Superconducting dome and pseudogap endpoint in Bi2201

Once doped away from their parent Mott insulating state, the hole-doped cuprates enter into many varied and exotic phases. The onset temperature of each phase is then plotted versus p-the number of doped holes per copper atom - to form a representative phase diagram. Apart from differences in the absolute temperature scales among the various families, the resultant phase diagrams are strikingly similar. In particular, the p values corresponding to optimal doping (p^opt ~ 0.16) and to the end of the pseudogap phase (p* ~ 0.19-0.20) are essentially the same for all cuprate families bar one: the single-layer Bi-based cuprate Bi_2+z-yPb_ySr_2-x-zLa_xCuO_6+d (Bi2201).

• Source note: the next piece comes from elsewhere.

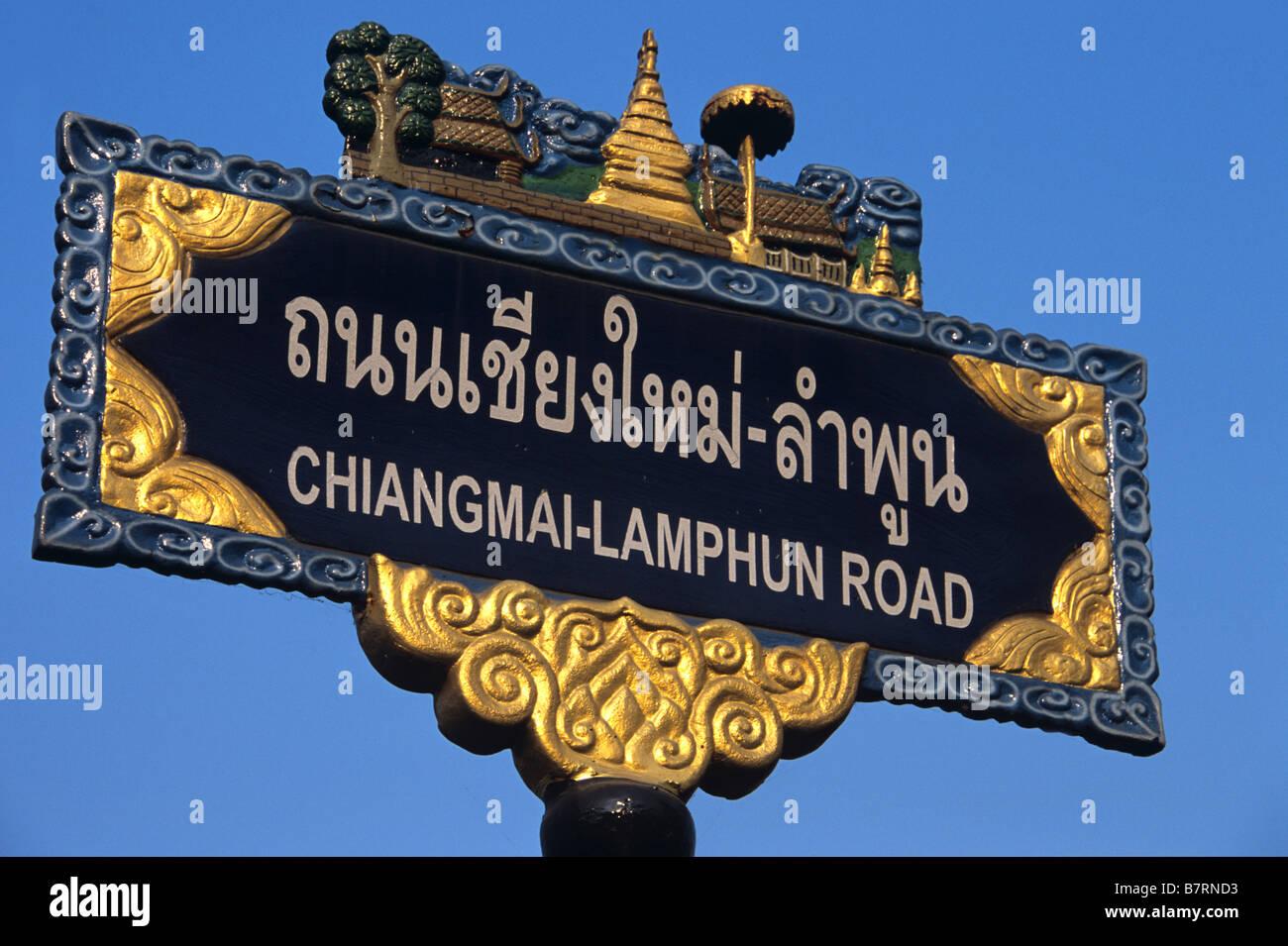 Bilingual Street Sign, Chiang Mai - Lumphun Road, Chiang Mai, Written in Thai Alphabet & English Roman Script, - Stock Image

This anomaly arises partly due to the complex stoichiometry of this material and also to the different p values inferred from disparate (e.g., bulk or surface) measurements performed on samples with comparable superconducting transition temperatures T_c. Here, by combining measurements of the in-plane resistivity in zero and high magnetic fields with angle-resolved photoemission spectroscopy studies in the superconducting and normal state, we argue that the phase diagram of Bi2201 may in fact be similar to that realized in other families. This study therefore brings Bi2201 into the fold and supports the notion of universality of p^opt and p* in all hole-doped cuprates.